» **Short task**
Retype the rows word for word, beginning with the line that contains "What is the spatial" and continuing through the last line of the rows.

» **Record excerpts**
>> START

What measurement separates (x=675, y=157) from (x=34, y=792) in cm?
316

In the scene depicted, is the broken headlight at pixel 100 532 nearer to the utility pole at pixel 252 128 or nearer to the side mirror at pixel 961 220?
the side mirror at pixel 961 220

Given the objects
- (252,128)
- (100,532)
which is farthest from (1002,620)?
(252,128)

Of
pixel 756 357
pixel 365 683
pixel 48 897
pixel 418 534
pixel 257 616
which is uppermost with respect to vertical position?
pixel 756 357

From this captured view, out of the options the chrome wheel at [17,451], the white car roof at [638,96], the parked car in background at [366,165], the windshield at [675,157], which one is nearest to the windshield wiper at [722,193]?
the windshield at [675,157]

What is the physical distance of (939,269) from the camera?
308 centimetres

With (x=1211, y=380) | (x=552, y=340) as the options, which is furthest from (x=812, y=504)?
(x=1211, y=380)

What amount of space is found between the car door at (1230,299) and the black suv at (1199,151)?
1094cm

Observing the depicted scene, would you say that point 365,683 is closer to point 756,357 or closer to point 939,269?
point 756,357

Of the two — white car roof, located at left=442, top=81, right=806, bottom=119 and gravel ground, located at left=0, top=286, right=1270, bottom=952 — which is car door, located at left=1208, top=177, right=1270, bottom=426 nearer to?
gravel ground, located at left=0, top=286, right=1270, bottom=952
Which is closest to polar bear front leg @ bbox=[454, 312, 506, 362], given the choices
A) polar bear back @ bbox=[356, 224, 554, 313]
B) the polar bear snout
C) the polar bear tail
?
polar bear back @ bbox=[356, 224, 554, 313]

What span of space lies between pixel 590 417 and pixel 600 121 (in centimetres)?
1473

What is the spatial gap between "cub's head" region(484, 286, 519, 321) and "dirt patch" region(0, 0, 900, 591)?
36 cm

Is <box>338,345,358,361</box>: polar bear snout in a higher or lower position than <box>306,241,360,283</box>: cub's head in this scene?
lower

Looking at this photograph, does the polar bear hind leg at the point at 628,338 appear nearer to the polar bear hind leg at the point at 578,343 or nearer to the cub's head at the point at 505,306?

>> END

» **Complete response**
What is the spatial gap between "cub's head" region(484, 286, 519, 321) and "dirt patch" region(0, 0, 900, 591)?
36 cm

Is <box>338,345,358,361</box>: polar bear snout in a higher or lower position than <box>306,241,360,283</box>: cub's head in this scene?
lower

Looking at this photograph, does the polar bear hind leg at the point at 628,338 appear nearer to the polar bear hind leg at the point at 578,343 or nearer to the cub's head at the point at 505,306?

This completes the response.